What is a "Good School"?
Tom Anselm | Teaching.monster.com
”My kids go to a good school.”
What parent doesn’t want to be able to say this about the bricks and mortar location where they entrust their offspring for 7 hours a day, 180 days a year, again and again.
And for that matter, what teacher worth his or her salt doesn’t want to be able to say with some conviction, “Yeah, I work in a good school.”
This word “good” when used in the context of quality holds so much meaning. It brings us to the question of this article. “What is a Good School?”
I have been in this game in various capacities since the early 1970’s. I’ve had the great good fortune to have taught in institutions for developmentally disabled people, in a juvenile court learning environment and most recently in the traditional public education experience. I seen a lot, heard a lot, and have lived to tell about it. But the observations to follow are not exclusively my own. Nor do I claim to have any expertise in this field. Everyone who’s ever worked in a school or been to a school (and that pretty much covers most of us) has their own idea of what makes up a good school.
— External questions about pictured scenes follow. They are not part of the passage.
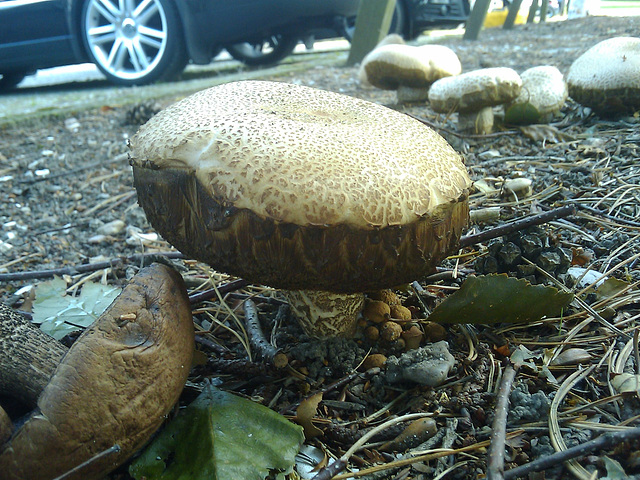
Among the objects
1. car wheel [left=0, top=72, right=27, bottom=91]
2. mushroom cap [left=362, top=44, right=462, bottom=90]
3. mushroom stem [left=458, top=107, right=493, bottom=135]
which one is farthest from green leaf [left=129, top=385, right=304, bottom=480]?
car wheel [left=0, top=72, right=27, bottom=91]

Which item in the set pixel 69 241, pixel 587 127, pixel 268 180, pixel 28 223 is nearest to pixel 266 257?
pixel 268 180

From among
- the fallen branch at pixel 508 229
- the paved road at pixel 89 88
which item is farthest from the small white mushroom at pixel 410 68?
the fallen branch at pixel 508 229

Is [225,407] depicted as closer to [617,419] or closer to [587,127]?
[617,419]

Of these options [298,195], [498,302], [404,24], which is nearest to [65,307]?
[298,195]

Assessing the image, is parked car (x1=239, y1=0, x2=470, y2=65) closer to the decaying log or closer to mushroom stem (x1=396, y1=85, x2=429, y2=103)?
mushroom stem (x1=396, y1=85, x2=429, y2=103)

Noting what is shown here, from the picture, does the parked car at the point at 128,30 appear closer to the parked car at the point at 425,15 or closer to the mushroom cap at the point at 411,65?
the mushroom cap at the point at 411,65
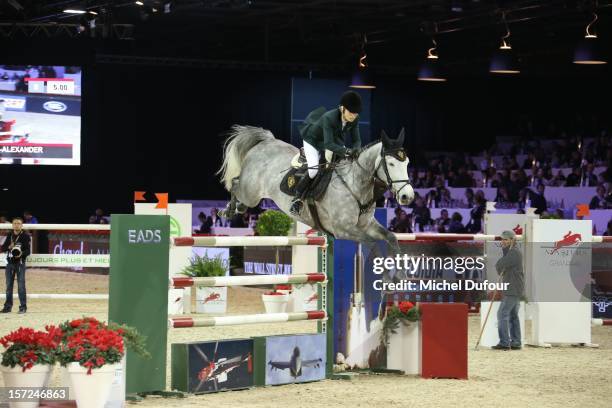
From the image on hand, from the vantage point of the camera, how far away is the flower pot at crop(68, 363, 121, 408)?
5414mm

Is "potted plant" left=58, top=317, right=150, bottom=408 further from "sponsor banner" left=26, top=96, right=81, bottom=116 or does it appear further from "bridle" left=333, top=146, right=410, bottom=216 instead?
"sponsor banner" left=26, top=96, right=81, bottom=116

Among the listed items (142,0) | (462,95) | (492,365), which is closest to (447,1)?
(142,0)

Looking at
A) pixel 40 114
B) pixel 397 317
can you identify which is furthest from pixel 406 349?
pixel 40 114

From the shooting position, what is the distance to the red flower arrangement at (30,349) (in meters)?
5.45

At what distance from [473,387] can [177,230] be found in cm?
645

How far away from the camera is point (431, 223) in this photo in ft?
61.1

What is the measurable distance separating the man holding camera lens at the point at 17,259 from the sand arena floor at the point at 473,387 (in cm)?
116

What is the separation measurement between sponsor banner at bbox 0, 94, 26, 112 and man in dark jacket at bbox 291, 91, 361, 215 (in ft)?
47.4

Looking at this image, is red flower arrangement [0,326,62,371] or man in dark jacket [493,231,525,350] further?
man in dark jacket [493,231,525,350]

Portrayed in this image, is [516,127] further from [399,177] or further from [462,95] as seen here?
[399,177]

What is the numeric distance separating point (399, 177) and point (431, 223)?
12100 millimetres

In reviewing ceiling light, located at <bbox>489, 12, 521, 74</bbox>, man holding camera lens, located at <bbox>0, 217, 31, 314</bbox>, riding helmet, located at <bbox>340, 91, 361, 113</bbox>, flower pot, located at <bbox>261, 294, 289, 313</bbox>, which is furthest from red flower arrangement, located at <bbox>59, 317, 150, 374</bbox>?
ceiling light, located at <bbox>489, 12, 521, 74</bbox>

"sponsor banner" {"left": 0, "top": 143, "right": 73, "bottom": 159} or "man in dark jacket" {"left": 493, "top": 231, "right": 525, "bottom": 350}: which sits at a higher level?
"sponsor banner" {"left": 0, "top": 143, "right": 73, "bottom": 159}

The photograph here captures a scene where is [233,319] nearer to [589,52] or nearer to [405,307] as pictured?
[405,307]
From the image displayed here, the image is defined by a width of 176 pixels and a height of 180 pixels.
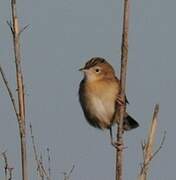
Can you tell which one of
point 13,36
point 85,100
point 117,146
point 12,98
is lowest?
point 85,100

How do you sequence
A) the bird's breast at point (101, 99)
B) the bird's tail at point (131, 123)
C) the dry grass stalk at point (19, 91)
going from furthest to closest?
1. the bird's tail at point (131, 123)
2. the bird's breast at point (101, 99)
3. the dry grass stalk at point (19, 91)

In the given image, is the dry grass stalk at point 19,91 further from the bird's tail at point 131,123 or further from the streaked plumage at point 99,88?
the bird's tail at point 131,123

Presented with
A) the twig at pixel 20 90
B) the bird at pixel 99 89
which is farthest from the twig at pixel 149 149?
the bird at pixel 99 89

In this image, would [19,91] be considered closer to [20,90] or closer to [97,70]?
[20,90]

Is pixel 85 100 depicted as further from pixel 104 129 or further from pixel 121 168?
pixel 121 168

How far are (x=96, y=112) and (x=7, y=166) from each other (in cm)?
185

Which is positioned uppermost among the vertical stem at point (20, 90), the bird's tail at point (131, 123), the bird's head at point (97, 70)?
the vertical stem at point (20, 90)

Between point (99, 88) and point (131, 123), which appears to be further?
point (131, 123)

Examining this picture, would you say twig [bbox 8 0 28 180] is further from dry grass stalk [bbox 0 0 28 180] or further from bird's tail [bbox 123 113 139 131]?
bird's tail [bbox 123 113 139 131]

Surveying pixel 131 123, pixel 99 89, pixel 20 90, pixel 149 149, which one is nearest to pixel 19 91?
pixel 20 90

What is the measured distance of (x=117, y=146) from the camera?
402 cm

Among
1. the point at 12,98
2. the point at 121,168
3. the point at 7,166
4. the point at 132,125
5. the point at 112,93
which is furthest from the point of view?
the point at 132,125

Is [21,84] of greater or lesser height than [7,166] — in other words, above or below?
above

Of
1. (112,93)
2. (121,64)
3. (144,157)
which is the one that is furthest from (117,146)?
(112,93)
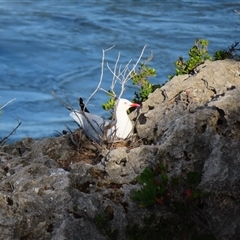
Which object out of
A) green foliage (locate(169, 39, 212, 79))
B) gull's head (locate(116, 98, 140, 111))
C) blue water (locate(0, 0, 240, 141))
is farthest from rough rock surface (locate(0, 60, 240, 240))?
blue water (locate(0, 0, 240, 141))

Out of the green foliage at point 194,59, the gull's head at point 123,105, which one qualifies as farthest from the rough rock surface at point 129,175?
the green foliage at point 194,59

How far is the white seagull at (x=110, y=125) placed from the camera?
16.2 ft

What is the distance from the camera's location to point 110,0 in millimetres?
18969

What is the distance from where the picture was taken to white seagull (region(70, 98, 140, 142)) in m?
4.95

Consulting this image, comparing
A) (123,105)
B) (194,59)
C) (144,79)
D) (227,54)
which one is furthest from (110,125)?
(227,54)

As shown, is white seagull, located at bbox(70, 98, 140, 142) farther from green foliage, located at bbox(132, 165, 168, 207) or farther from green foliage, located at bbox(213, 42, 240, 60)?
green foliage, located at bbox(213, 42, 240, 60)

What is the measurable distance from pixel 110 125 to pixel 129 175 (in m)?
0.55

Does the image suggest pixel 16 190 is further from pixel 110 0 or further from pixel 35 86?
pixel 110 0

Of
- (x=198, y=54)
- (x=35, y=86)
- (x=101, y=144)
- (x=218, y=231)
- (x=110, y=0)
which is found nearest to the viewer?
(x=218, y=231)

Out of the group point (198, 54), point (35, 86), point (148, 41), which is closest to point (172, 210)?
point (198, 54)

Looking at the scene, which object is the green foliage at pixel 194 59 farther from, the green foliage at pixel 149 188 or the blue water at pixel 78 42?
the blue water at pixel 78 42

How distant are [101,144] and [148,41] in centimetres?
1055

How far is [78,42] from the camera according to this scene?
16.0 meters

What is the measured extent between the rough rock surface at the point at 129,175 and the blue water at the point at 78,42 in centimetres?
707
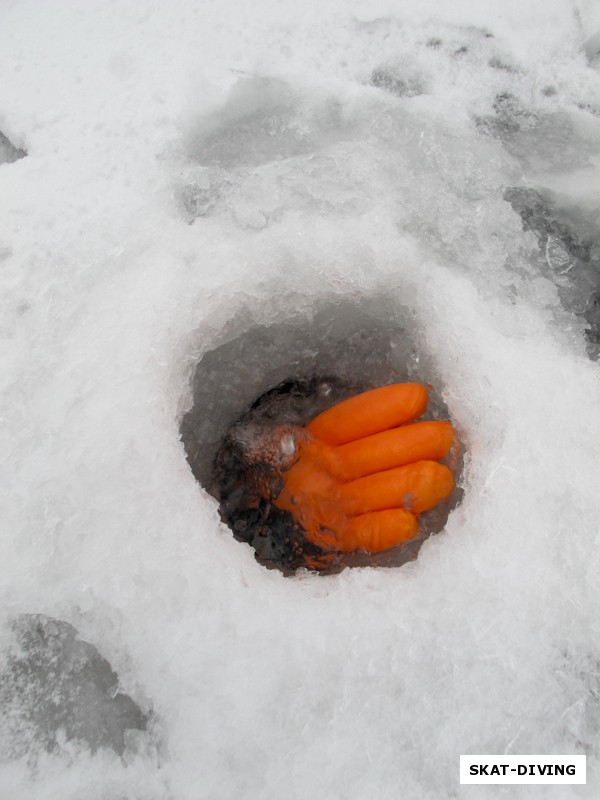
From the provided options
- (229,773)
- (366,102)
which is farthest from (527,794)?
(366,102)

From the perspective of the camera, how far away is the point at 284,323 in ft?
5.72

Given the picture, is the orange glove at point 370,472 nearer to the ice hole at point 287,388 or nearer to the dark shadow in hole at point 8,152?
the ice hole at point 287,388

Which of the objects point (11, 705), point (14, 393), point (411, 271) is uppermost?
point (14, 393)

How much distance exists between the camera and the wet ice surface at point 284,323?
1.26 metres

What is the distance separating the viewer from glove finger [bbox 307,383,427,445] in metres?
1.62

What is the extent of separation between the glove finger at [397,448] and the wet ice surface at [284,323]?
80 mm

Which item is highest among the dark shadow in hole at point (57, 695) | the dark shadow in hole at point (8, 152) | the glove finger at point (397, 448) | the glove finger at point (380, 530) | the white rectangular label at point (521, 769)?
the dark shadow in hole at point (8, 152)

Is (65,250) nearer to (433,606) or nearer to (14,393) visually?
(14,393)

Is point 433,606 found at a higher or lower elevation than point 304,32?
lower

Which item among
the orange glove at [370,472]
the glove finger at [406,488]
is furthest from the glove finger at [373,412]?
the glove finger at [406,488]

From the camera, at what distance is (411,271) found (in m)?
1.61

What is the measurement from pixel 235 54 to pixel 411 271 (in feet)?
2.72

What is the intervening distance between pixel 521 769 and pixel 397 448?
2.29 feet

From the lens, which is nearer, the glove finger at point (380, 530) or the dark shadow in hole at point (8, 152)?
the glove finger at point (380, 530)
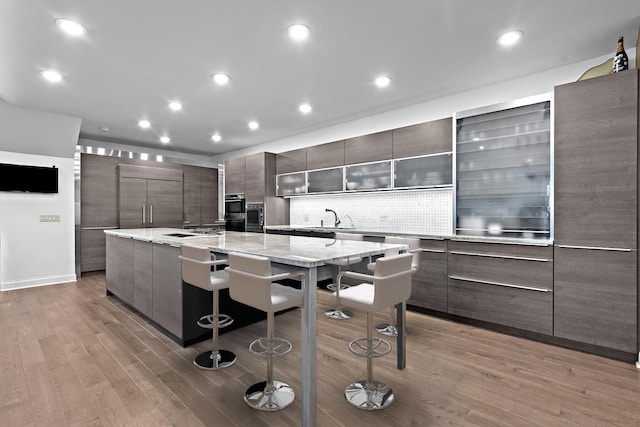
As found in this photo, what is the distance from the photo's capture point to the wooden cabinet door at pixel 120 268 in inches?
144

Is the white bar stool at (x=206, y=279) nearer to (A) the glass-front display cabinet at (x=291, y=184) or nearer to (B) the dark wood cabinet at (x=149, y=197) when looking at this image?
(A) the glass-front display cabinet at (x=291, y=184)

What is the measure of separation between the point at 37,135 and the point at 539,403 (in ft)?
22.3

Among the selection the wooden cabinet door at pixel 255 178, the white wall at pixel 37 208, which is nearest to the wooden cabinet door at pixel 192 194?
the wooden cabinet door at pixel 255 178

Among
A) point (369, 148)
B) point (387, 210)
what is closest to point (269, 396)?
point (387, 210)

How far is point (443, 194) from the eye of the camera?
4.05 meters

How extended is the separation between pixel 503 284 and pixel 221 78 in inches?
142

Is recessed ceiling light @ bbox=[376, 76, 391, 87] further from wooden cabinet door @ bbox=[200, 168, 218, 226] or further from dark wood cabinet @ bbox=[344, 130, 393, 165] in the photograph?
wooden cabinet door @ bbox=[200, 168, 218, 226]

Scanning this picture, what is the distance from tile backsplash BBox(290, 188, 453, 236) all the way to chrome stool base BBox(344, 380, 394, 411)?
2.36 metres

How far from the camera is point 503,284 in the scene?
3.03 metres

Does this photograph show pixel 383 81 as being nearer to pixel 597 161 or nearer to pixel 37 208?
pixel 597 161

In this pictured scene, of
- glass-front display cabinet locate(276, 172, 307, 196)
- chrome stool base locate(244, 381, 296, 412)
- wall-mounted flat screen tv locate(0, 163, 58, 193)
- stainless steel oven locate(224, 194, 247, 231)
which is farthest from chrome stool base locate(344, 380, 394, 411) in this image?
wall-mounted flat screen tv locate(0, 163, 58, 193)

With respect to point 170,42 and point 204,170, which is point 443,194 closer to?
point 170,42

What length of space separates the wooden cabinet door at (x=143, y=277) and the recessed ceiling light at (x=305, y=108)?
2650mm

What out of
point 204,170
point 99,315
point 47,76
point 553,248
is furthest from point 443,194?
point 204,170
So, in no particular order, here is what I have come to believe.
A Good School has clear and positive leadership.
In any organization having a truly great leader is a rare treat. Education is no exception. In our world, it’s the principal and her assistants whose job it is to set the tone and direction for any school year. Almost without exception, they were once toiling in the classroom, and for one reason or another, they’ve gotten their papers and credentials and moved into the front office. The good ones share a few common traits. First and foremost, they are fair and honest with their staff. Nothing ruins a building’s climate like a boss who can’t be trusted. They also need to never forget where they came from, especially when expecting the teachers to take on one more “new and innovative program that is taking the country by storm”.
The absolutely positively must be visible. In the halls, at lunch, at the concerts, games and dances. The guy who hides behind his secretary is the guy who has lost his school.
I’ve had bosses for whom I’d run through the gym divider, and others for whom I wouldn’t cross the parking lot. Believe me, it’s a lot easier on those days when you just don’t feel like rolling out of the sack to make the push if you work for the likes of the former.
There are the unofficial leaders in a good school as well. We see them in the coach who makes about 37 cents per hour, but will stay behind to help the kid who just can’t get that jump shot down. We find her in the quiet, unassuming sponsor of the club to help girls learn how to be a woman, or the cheerleading moderator, or the art teacher who leads the school in a fund raising drive to provide water to villages in war-torn Africa. We find them in the new teacher whose enthusiasm is as contagious as pink eye in a kindergarten classroom, or the veteran who is able to impart a sense of calm to a harried department chair. These are the people who embody the quote from a novel called “The Little Prince”: What is essential is invisible to the eye.
A Good School must have these leaders, formal and informal.
They together produce the positive culture of an organization whose sole reason for existence is to build new generations.